課題
ID統合についての抜粋によると、ID統合によってユーザーは何をする必要がなくなるか。一文で答えよ。

提供抜粋
───

「ID統合を実施するメリットはあるの?」「そもそもID統合とは?」と疑問をお持ちの方もいるのではないでしょうか。
ID統合とは、異なる顧客データソースで管理されていた顧客IDを一元化することです。ID統合を実施することで、顧客満足度の向上や競合との差別化、セキュリティの向上などを実現できる可能性があります。
本記事では、ID統合のメリットや具体的な進め方、システムの選び方から、他社はどう成功したのかという「成功事例」まで紹介。ID統合で顧客満足度を高め、ビジネスを成長させる「導入のコツ」を掴みましょう。
目次
1.ID統合とは?基本的な概念と重要性 2.ID統合がもたらすメリット 3.ID統合の具体的な方法 4.主要なID統合管理システム・ソリューション 5.ID統合を成功させるための注意点 6.企業におけるID統合の成功事例 7.ID統合が切り拓くビジネスの未来1.ID統合とは?基本的な概念と重要性
ID統合とは企業が保有する複数のシステムやサービスに分散しているユーザーの識別情報(ID)を一元的に管理し、連携させる仕組みを指します。顧客、従業員、パートナーなど、さまざまなユーザーが利用する多様なアプリケーションやクラウドサービスに対して、単一のIDでアクセスできるよう環境を整備することがその本質です。これにより、ユーザーはサービスごとに異なるIDとパスワードを覚える必要がなくなり、企業はID管理の煩雑さから解放されます。

───

提供リスト
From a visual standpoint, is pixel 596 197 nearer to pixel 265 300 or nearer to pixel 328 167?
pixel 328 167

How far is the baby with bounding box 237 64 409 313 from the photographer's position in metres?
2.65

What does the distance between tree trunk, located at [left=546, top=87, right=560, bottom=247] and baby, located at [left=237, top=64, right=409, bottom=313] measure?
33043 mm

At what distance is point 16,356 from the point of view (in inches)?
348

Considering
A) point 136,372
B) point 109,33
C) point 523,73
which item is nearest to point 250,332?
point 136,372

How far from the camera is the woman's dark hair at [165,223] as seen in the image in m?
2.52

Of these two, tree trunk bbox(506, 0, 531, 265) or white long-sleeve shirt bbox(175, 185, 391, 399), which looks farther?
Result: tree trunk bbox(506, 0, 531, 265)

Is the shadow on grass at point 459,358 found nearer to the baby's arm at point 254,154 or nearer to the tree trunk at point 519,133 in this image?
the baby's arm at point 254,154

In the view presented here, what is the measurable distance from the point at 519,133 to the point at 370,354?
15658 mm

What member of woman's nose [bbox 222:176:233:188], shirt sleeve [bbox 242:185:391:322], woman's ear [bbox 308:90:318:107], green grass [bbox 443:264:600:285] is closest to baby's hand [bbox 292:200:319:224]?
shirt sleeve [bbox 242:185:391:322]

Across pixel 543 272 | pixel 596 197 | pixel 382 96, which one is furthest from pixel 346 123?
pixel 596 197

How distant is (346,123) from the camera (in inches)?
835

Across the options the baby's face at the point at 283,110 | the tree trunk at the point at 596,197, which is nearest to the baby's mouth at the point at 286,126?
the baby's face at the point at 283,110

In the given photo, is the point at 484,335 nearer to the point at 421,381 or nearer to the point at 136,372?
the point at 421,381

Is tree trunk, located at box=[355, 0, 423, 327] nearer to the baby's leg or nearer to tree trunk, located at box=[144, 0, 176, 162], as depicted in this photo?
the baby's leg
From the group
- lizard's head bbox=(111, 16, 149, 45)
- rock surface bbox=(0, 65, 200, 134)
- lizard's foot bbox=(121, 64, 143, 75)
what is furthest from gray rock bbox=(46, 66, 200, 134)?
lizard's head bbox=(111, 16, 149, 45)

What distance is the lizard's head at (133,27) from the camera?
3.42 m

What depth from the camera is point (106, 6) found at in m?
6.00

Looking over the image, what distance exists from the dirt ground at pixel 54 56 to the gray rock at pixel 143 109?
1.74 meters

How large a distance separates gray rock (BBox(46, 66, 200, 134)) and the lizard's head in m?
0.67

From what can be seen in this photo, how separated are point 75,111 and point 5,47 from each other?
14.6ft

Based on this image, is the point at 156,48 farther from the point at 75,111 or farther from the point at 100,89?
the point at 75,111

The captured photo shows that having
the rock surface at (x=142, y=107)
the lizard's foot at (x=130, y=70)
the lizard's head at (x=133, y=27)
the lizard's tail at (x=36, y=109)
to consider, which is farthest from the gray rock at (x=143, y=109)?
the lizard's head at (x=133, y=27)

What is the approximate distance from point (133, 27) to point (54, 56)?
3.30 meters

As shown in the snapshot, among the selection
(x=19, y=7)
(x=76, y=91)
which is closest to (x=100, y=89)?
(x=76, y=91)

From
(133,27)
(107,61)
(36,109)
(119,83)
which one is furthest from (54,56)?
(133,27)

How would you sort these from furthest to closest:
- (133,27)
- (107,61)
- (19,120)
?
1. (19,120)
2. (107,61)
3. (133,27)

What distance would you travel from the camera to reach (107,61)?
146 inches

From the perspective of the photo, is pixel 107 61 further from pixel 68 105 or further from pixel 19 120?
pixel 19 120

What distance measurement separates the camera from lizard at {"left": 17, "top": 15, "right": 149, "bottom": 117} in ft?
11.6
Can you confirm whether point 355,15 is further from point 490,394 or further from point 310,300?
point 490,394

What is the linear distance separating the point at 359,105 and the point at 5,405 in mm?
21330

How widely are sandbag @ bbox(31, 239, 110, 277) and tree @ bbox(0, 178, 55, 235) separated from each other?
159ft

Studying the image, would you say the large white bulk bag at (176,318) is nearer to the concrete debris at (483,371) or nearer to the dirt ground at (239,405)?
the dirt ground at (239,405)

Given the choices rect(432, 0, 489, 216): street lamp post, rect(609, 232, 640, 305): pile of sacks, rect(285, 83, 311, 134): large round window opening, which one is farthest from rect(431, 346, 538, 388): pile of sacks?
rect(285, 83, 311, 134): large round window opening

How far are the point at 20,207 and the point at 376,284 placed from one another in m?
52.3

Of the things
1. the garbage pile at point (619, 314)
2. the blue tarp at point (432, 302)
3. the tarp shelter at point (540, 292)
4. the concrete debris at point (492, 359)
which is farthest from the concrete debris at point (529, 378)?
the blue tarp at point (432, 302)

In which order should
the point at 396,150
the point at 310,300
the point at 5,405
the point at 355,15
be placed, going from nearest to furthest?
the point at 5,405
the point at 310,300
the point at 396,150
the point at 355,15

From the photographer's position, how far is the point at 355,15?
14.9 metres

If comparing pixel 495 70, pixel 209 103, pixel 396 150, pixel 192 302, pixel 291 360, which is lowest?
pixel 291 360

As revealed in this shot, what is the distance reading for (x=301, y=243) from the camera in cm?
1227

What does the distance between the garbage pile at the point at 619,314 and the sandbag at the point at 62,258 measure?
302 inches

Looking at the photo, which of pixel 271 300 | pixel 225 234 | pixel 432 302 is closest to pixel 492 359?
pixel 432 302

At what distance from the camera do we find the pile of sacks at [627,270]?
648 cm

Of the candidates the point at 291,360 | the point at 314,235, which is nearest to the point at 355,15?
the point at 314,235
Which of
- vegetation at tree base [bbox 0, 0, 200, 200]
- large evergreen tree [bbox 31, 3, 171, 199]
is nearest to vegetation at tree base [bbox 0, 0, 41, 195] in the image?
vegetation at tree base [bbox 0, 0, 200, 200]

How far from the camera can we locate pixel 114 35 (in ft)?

───

想定解答
ユーザーは、サービスごとに異なるIDとパスワードを覚える必要がなくなる。